**TASK DESCRIPTION**
Retype the entries starting at the line that contains "66516-3_clipped_rev_1.png" and ending at the line that contains "2 acres in Tom Green County - photo 24", both included, character for character. Give only the text and omit the pictures.

**DATA PROVIDED**

■ ■ ■

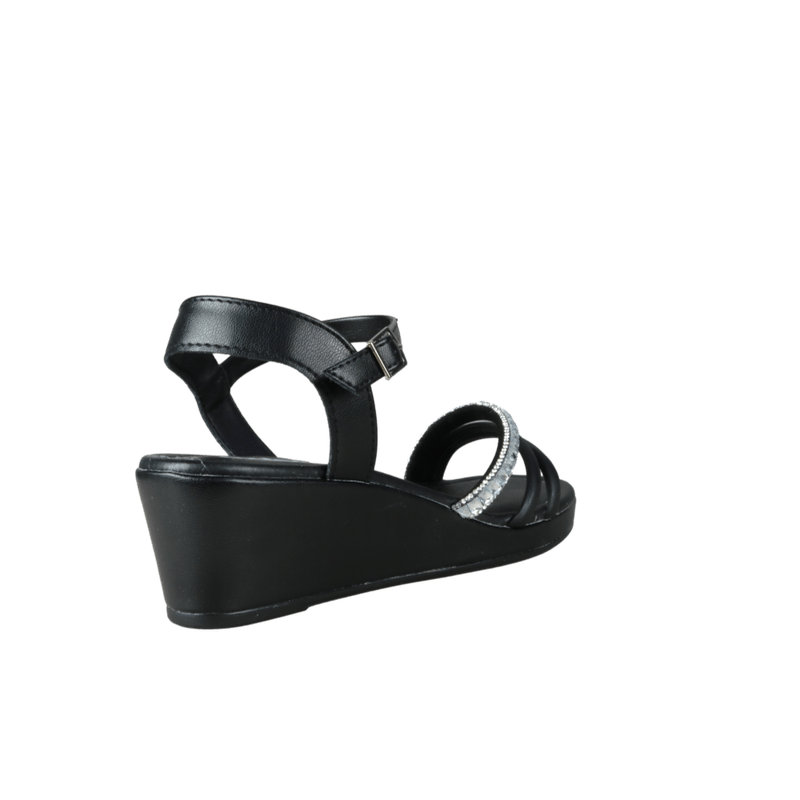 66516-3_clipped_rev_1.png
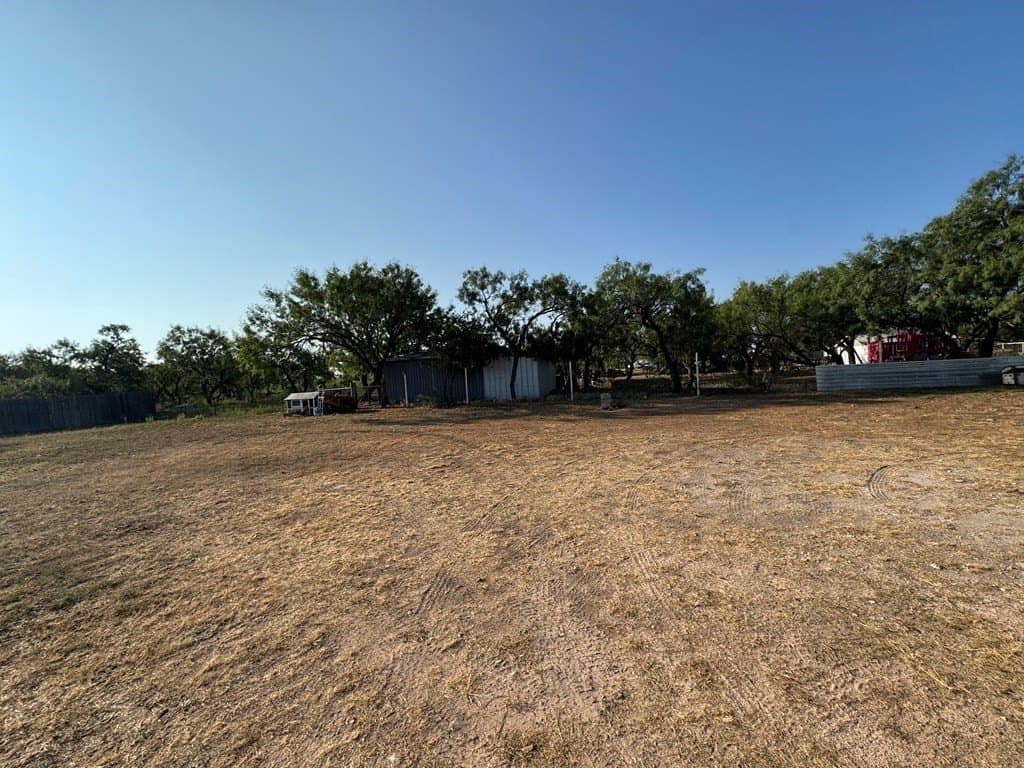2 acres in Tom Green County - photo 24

■ ■ ■

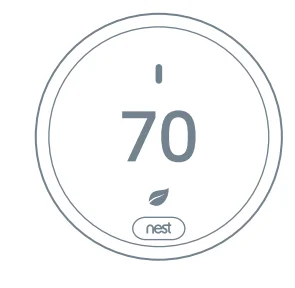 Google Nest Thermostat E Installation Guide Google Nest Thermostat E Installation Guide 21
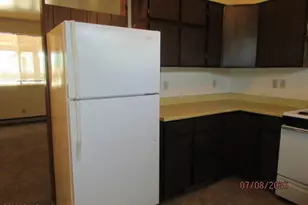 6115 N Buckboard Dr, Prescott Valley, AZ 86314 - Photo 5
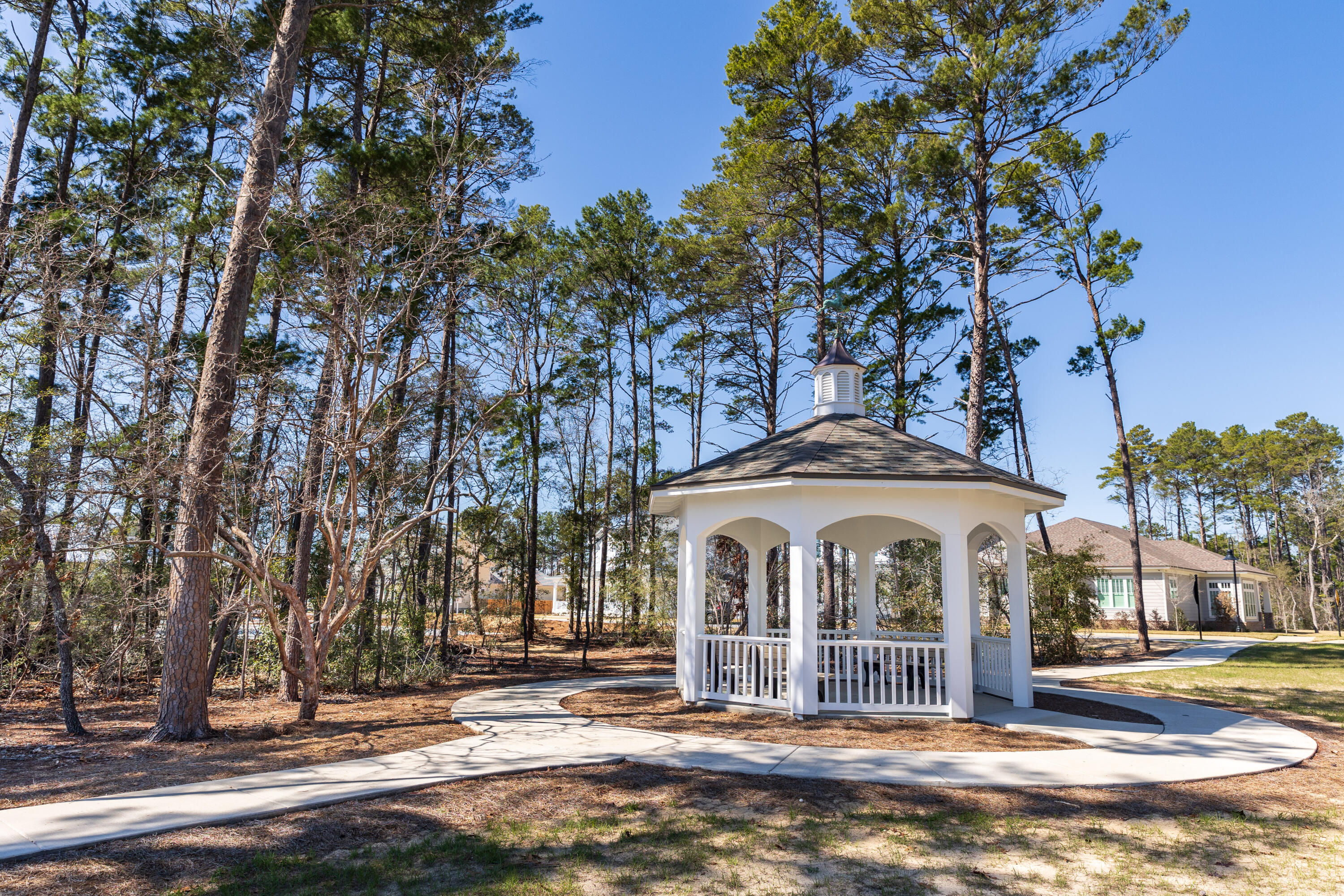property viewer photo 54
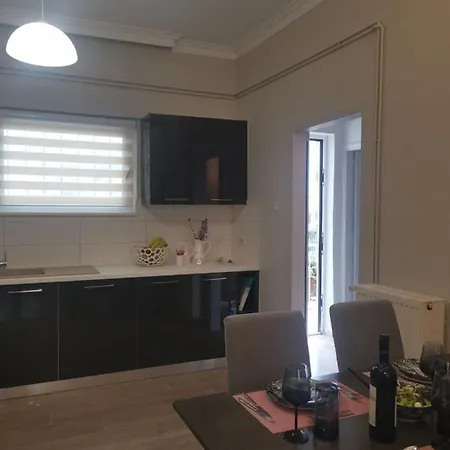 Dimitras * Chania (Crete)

■ ■ ■

**RESULT OF THIS TASK**
 66516-3_clipped_rev_1.png
2 acres in Tom Green County - photo 24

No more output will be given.